__Goal of the exercise__: Return the data unchanged, starting at the line that contains "In the photograph" and ending with the last line of the data.

─── Material ───

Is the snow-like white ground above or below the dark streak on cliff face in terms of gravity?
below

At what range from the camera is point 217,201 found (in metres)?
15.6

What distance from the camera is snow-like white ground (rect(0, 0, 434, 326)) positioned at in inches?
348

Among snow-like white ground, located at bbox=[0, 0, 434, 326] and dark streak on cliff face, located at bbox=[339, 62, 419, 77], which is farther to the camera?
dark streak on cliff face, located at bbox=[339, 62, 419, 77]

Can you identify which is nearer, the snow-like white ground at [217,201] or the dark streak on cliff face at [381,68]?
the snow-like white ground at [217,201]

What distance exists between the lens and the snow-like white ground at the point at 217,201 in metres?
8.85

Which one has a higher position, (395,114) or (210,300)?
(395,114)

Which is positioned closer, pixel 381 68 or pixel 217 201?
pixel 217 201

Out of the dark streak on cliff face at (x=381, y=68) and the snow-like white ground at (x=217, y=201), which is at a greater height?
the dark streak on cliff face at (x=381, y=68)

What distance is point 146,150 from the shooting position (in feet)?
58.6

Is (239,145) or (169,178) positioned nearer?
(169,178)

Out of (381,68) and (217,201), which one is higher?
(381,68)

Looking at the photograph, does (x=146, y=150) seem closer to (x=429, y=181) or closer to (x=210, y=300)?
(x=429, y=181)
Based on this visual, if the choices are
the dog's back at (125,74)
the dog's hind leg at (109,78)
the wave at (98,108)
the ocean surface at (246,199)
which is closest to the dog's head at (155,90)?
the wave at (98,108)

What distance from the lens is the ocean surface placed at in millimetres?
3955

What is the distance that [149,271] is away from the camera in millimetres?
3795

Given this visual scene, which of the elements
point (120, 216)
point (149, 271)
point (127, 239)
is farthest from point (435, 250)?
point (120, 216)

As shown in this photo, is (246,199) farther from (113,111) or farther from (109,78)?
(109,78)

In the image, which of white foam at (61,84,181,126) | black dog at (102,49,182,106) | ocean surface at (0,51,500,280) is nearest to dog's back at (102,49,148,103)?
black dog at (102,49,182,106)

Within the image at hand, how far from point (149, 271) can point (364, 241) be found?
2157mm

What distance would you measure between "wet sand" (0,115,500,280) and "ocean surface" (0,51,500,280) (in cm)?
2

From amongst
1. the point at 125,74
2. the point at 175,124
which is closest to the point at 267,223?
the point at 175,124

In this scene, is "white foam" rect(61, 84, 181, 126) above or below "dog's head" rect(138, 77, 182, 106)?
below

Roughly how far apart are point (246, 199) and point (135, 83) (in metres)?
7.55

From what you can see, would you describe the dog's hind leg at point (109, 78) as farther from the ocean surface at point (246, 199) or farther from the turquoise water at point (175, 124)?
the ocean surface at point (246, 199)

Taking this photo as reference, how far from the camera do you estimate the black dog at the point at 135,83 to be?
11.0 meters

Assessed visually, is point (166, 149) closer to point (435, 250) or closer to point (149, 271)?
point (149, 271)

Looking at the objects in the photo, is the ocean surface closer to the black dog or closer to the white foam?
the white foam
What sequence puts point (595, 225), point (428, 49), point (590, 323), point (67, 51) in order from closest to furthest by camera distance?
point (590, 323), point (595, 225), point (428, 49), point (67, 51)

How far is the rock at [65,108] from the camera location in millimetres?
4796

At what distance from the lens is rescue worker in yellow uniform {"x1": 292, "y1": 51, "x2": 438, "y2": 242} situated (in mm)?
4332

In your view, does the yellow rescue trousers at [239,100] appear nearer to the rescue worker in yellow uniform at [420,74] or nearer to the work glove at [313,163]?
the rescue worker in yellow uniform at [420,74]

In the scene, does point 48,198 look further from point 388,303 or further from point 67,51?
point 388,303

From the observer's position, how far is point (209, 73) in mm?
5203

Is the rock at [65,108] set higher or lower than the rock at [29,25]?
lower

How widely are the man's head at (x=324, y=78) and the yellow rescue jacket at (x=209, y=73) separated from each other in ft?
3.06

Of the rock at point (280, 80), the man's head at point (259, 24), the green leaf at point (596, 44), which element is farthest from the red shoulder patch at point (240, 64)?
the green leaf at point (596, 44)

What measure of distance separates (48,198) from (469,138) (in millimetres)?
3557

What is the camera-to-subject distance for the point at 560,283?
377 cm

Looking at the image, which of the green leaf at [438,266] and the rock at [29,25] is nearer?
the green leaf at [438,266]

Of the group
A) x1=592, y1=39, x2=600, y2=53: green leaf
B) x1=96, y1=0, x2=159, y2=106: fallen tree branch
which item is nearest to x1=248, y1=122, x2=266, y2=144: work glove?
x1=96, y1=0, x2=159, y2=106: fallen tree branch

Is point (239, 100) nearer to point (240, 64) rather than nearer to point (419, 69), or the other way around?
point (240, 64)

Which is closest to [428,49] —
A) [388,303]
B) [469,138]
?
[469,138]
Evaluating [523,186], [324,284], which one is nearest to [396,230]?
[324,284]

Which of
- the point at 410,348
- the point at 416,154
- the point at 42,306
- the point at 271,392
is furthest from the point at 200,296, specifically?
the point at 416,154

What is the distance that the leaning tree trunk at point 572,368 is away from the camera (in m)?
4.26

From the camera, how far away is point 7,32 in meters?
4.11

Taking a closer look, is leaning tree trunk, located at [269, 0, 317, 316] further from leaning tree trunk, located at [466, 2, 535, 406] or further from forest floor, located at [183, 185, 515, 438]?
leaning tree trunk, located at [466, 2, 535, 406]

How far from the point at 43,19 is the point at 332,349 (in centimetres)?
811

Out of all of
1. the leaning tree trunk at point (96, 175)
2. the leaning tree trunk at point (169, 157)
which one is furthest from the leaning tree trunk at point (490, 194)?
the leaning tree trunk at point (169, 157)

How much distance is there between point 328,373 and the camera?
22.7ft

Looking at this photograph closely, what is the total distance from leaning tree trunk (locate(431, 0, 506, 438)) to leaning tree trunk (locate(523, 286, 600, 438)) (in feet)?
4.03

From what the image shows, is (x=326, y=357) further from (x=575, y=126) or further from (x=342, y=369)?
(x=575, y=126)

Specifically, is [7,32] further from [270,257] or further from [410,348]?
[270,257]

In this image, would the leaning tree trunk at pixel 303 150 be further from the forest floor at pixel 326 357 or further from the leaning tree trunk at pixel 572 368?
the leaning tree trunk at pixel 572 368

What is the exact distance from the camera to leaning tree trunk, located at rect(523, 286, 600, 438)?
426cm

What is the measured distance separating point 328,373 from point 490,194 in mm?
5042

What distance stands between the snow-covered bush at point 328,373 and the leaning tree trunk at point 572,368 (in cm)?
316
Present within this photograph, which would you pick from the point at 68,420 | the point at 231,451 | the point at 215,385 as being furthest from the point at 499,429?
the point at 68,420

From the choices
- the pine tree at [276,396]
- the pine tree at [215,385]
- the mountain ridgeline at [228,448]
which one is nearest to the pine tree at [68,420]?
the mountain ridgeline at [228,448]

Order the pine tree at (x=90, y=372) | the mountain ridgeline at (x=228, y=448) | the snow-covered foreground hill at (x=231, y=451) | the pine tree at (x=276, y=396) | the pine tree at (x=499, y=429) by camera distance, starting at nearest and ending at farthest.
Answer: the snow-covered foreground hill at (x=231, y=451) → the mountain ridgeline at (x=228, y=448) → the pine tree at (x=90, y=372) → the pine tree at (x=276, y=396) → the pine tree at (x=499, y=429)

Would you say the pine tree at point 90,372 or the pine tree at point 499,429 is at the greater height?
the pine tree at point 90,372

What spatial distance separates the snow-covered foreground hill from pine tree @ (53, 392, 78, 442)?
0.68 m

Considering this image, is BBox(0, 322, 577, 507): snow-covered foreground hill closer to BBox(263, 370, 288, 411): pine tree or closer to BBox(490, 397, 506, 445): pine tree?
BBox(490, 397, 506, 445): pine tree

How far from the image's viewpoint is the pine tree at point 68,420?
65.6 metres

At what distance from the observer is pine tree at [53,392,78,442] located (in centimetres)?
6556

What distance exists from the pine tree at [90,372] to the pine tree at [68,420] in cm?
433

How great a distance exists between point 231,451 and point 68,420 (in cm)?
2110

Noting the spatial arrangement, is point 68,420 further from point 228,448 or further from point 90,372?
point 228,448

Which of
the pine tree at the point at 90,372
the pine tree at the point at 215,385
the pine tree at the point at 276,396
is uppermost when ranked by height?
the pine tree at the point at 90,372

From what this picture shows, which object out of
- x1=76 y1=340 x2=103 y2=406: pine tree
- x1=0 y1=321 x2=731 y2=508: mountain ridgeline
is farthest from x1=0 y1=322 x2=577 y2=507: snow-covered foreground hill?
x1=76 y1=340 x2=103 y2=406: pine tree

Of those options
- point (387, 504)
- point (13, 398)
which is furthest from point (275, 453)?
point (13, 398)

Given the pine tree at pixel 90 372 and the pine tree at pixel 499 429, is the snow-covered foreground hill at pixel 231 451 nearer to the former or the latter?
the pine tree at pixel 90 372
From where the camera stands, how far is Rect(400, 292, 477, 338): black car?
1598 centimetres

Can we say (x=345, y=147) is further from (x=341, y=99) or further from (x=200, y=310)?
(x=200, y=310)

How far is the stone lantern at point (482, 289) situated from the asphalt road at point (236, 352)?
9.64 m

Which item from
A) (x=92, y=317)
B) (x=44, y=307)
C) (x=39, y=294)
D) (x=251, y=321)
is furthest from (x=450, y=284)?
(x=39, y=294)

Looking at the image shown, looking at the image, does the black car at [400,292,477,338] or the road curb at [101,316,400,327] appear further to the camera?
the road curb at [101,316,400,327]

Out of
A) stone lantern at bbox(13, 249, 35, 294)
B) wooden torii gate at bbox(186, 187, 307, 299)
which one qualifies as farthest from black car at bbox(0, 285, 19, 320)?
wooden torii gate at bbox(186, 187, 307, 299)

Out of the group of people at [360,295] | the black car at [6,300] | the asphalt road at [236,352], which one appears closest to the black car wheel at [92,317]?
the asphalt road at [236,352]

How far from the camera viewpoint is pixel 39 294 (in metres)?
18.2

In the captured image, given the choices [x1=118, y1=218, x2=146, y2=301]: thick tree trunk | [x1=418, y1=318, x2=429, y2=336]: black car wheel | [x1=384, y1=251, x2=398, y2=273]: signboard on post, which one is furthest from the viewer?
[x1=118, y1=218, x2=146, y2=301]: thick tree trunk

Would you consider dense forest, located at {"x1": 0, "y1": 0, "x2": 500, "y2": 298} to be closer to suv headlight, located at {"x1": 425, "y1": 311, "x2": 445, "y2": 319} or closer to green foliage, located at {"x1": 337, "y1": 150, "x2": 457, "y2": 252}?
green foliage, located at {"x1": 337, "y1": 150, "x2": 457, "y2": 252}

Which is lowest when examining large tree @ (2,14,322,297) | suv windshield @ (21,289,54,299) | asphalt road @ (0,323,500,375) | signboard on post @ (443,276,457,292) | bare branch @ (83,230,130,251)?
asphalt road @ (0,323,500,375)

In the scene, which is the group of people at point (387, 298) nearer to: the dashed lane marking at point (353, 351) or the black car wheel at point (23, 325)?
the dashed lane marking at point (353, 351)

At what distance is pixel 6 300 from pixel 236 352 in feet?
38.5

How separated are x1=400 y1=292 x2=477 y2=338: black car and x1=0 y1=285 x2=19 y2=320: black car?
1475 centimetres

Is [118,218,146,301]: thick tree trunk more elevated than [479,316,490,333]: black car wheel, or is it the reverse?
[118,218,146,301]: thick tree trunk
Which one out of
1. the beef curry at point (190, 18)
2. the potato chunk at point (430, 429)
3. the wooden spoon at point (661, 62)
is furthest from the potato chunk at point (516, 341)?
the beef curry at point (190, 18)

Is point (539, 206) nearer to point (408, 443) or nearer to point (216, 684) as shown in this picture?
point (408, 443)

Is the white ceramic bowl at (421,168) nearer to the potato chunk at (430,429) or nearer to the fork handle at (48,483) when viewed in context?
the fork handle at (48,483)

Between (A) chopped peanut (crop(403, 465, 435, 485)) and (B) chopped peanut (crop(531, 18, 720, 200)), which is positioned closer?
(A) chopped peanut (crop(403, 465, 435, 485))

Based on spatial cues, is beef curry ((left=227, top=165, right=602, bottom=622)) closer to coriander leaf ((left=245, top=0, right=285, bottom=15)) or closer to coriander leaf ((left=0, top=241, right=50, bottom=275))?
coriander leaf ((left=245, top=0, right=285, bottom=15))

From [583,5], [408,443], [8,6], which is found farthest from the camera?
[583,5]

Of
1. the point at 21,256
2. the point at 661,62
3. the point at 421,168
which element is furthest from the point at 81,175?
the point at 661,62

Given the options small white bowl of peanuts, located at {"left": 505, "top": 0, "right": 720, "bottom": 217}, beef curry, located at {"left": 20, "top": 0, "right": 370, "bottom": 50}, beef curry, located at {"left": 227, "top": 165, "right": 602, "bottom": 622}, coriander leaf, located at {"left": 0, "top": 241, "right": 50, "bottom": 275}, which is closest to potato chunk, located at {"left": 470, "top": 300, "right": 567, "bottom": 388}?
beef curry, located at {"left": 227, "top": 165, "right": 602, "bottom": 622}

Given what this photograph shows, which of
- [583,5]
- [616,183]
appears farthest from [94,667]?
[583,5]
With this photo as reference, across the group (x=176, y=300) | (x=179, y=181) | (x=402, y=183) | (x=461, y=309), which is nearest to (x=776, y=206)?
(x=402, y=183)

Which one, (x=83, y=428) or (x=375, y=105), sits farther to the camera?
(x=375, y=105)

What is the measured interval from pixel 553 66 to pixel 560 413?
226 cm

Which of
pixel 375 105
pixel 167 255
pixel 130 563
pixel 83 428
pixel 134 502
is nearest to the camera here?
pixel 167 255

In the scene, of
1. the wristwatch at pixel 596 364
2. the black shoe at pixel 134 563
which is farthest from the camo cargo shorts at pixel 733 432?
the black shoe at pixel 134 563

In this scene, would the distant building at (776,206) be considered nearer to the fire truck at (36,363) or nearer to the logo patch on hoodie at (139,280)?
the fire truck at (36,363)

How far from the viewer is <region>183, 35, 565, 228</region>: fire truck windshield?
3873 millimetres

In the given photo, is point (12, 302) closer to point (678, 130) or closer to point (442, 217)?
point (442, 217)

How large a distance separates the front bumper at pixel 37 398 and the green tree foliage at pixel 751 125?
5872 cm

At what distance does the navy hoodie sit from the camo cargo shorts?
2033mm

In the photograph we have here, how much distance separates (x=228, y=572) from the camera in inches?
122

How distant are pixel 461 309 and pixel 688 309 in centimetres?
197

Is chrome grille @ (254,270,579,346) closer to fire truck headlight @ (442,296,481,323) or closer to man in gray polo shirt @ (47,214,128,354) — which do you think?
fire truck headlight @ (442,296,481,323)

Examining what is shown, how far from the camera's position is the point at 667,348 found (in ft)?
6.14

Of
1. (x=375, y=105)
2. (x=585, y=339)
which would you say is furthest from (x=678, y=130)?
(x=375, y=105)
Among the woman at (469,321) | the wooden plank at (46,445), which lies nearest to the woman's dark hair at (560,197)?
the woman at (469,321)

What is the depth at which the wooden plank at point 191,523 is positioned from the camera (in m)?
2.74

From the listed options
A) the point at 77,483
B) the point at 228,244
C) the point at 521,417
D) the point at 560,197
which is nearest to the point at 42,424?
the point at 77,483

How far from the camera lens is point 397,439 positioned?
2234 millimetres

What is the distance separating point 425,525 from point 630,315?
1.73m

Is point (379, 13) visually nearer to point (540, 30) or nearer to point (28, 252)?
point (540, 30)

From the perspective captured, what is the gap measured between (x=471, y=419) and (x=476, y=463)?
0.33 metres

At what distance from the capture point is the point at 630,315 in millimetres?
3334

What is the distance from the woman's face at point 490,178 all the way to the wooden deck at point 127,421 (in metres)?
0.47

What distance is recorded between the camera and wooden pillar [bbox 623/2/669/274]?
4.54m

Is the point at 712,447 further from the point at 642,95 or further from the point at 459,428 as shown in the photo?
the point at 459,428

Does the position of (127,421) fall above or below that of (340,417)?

───

__Result of the task__:
In the photograph we have here, how much distance separates (x=228, y=572) from the camera in inches?
122

How distant are pixel 461 309 and pixel 688 309 in centimetres?
197

Is chrome grille @ (254,270,579,346) closer to fire truck headlight @ (442,296,481,323) or closer to man in gray polo shirt @ (47,214,128,354) — which do you think?
fire truck headlight @ (442,296,481,323)

Examining what is shown, how far from the camera's position is the point at 667,348 found (in ft)?
6.14

Of
1. (x=375, y=105)
2. (x=585, y=339)
which would you say is furthest from (x=678, y=130)?
(x=375, y=105)
Among the woman at (469,321) | the wooden plank at (46,445), which lies nearest to the woman's dark hair at (560,197)?
the woman at (469,321)

What is the depth at which the wooden plank at point 191,523 is positioned from the camera (in m)?
2.74

From the listed options
A) the point at 77,483
B) the point at 228,244
C) the point at 521,417
D) the point at 560,197
which is nearest to the point at 42,424?
the point at 77,483

How far from the camera lens is point 397,439 positioned?
2234 millimetres

What is the distance separating point 425,525 from point 630,315?
1.73m

Is point (379, 13) visually nearer to point (540, 30) or nearer to point (28, 252)?
point (540, 30)

From the perspective captured, what is the gap measured between (x=471, y=419) and (x=476, y=463)?
0.33 metres

At what distance from the capture point is the point at 630,315 in millimetres?
3334

What is the distance from the woman's face at point 490,178 all the way to the wooden deck at point 127,421 (in metres)?
0.47

What distance is recorded between the camera and wooden pillar [bbox 623/2/669/274]?
4.54m

Is the point at 712,447 further from the point at 642,95 or further from the point at 459,428 as shown in the photo?
the point at 459,428

Does the position of (127,421) fall above or below that of (340,417)?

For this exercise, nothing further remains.